Auf die Neujahrskalenden (In kalendas)
Vorbemerkungen
S. 8 Bei Montfoucon I, 697 ff.
In der Einleitung bedauert der heilige Chrysostomus die Abwesenheit des Bischofs. Daraus erhellt, daß er die vorliegende Predigt vor seiner Erhebung auf den Patriarchenstuhl in Konstantinopel, als Presbyter in Antiochien gehalten hat.
Gleicher Weise ist aus innern Gründen der Tag, an dem sie gehalten wurde, mit Sicherheit zu bestimmen. Es war der erste Januar; denn an diesem Tage wurde nach dem Zeugnisse des Libanius1 der Anfang des neuen Jahres durch jene Unordnungen und Ausschweifungen gefeiert, die hier so kräftig gerügt werden. Heiden und Christen pflegten bei dieser Gelegenheit nicht bloß ihre Häuser zu bekränzen und zu illuminiren, sondern auch in ausgelassener Fröhlichkeit, in wüsten Gast und Trinkgelagen gleichsam eine Gewähr für den glücklichen Verlauf des neuen Jahres zu suchen. Dieser Unfug und der zu Grunde liegende Aberglaube wird hier mit großem Nachdruck bekämpft. S. 9 wodurch sich der Christ das Glück dieses und des zukünftigen Lebens sichern soll, wird dann ebenso einfach als praktisch dargelegt in der ausführlichen Erklärung der Worte des Apostels: „Thuet Alles zur Ehre Gottes!“2
Inhalt
Obgleich dem Leibe nach abwesend, ist der Bischof durch das Band der Liebe innigst mit uns vereinigt.

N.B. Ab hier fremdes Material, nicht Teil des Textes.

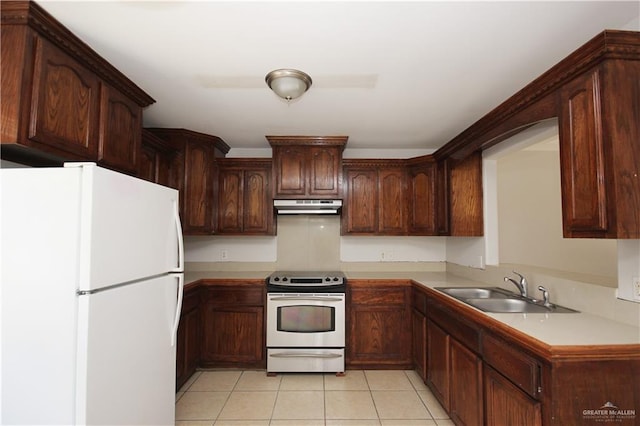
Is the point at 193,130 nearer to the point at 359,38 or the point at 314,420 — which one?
the point at 359,38

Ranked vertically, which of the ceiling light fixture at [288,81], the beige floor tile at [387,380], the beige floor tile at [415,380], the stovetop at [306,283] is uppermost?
the ceiling light fixture at [288,81]

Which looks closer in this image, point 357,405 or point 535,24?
point 535,24

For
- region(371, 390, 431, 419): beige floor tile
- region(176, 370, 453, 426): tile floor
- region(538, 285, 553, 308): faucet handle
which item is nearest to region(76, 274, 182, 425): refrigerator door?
region(176, 370, 453, 426): tile floor

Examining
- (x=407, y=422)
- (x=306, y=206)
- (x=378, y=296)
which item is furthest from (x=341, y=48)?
(x=407, y=422)

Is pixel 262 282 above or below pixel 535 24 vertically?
below

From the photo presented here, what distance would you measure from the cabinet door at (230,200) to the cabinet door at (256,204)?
6cm

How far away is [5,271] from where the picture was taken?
3.98 feet

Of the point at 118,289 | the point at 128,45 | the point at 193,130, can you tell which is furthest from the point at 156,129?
the point at 118,289

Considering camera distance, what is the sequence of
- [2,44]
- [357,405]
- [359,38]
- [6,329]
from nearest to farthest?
[6,329] → [2,44] → [359,38] → [357,405]

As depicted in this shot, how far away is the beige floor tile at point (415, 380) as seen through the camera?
271cm

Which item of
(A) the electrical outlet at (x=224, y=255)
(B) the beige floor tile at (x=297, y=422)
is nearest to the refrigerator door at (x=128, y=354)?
(B) the beige floor tile at (x=297, y=422)

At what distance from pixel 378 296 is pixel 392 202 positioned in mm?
1057

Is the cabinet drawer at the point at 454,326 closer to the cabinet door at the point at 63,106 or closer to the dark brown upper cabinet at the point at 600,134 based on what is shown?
the dark brown upper cabinet at the point at 600,134

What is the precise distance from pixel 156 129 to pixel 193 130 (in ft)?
1.16
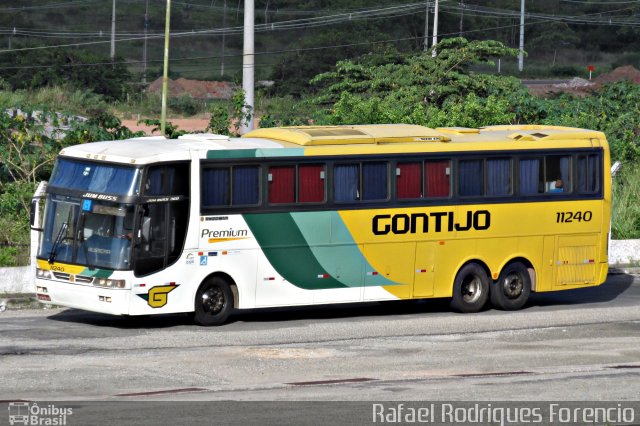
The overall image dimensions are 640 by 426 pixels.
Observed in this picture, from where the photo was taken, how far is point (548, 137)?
23.8m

Auf sein Gebet vertrauend will ich gegen die am heutigen Tage von sehr vielen Antiochenern begangenen Sünden zu Felde ziehen, gegen die abergläubische Feier der Kalenden durch Unmäßigkeit und Ausschweifungen.
I. Es ist ein thörichter Aberglaube und ein großes Unrecht gegen Gott, wenn man gewisse Tage des Jahres an und für sich als glückliche oder unglückliche bezeichnet. Jeder Tag ist für uns ein Tag des Glücks oder des Unglücks, je nachdem wir uns an dem betreffenden Tage der Tugend befleissigen oder der Sünde hingeben. Was der Christ beim Jahreswechsel bedenken soll.
II. Um allezeit glücklich zu sein, müssen wir Alles zur Ehre Gottes thun. Erklärung der Worte des Apostels: Thuet Alles zur Ehre Gottes! Diese Vorschrift wird an einer Reihe von Beispielen erläutert: die Ehre Gottes sollen wir im Auge behalten, wenn wir essen und trinken, daheimbleiben oder ausgehen, loben, tadeln und schelten, Freundschaften schließen und Freundschaften aufgeben, reden und schweigen u. s. w. Was nicht zur Ehre Gottes ist, sollen wir auch nicht thun.